Volume 14, 1998
Other Applied Ethics
Consequentialism, Deontology, and Inevitable Trade-offs
Recently, unrestrained consequentialism has been defended against the charge that it leads to unacceptable trade-offs by showing a tradeoff accepted by many of us is not justified by any of the usual nonconsequenlist arguments. The particular trade-off involves raising the speed limit on the Interstate Highway System. As a society, we seemingly accept a trade-off of lives for convenience. This defense of consequentialism may be a tu quoque, but it does challenge nonconsequentialists to adequately justify a multitude of social decisions. Work by the deontologist Frances Kamm, conjoined with a perspective deployed by several economists on the relation between social costs and lives lost, is relevant. It provides a starting point by justifying decisions which involve trading lives only for other lives.
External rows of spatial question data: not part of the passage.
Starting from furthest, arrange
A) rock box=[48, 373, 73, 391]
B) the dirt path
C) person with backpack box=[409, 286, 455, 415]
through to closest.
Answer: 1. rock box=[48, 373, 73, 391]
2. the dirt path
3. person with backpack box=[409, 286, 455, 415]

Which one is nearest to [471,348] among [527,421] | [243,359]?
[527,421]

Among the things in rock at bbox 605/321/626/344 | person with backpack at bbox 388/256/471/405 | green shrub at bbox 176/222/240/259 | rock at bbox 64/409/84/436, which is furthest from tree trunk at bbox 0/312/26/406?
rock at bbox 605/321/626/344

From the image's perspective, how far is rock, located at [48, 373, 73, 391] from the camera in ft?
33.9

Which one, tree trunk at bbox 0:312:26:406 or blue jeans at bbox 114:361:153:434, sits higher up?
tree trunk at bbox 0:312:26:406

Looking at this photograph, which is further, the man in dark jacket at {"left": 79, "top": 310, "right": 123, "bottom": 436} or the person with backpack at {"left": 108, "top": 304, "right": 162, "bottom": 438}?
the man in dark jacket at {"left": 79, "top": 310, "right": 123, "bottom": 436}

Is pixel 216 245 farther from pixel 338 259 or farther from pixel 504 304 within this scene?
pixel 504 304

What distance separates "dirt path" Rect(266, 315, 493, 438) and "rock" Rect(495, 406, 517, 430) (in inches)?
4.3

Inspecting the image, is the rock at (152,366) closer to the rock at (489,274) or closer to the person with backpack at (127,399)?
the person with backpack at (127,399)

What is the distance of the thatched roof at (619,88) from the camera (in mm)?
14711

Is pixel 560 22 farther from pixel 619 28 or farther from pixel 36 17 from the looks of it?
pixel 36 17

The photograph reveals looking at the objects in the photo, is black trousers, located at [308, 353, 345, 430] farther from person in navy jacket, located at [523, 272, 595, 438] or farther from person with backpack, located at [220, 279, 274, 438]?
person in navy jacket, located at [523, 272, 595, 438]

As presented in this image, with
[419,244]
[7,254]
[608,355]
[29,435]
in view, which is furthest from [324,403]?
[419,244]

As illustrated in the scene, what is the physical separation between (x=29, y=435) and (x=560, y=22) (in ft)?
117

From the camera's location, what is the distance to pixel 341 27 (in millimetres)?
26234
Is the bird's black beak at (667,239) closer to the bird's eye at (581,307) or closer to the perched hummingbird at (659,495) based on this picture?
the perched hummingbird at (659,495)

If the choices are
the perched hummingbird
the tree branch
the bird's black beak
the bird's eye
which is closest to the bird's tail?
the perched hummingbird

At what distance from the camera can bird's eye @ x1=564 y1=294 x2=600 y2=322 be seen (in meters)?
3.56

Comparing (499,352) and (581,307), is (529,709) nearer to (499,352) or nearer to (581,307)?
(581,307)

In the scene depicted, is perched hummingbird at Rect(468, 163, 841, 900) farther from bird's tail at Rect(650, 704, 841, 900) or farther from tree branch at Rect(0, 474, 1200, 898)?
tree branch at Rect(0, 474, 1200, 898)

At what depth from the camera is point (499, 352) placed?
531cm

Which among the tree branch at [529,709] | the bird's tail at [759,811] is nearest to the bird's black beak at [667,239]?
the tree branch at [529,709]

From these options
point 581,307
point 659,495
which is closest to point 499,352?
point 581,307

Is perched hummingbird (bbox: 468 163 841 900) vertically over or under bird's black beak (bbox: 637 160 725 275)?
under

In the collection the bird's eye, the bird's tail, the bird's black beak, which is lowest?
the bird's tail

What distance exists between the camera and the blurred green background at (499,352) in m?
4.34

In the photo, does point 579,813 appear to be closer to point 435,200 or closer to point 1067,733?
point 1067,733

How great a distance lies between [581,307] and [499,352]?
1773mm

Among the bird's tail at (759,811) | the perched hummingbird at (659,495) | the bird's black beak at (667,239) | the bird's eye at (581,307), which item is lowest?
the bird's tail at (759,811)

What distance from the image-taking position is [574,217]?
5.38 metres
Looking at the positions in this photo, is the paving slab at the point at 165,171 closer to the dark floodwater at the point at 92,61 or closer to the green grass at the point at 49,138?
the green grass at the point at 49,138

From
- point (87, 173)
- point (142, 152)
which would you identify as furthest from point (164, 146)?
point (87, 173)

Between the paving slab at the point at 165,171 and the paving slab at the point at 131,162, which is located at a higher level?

But the perspective also recognizes that using resources in excess of some figure (perhaps as low as $7.5 million) to save a life causes us to forego other live-saving activities, thus causing a net loss of life. Setting a speed limit as low as 35 miles per hour might indeed save some lives, but the loss of productivity due to the increased time spent in travel would cost an even greater number of lives. Therefore, many trade-offs do not simply involve trading lives for some lesser value (e.g., convenience), but are justified as allowing some to die in order to save a greater number.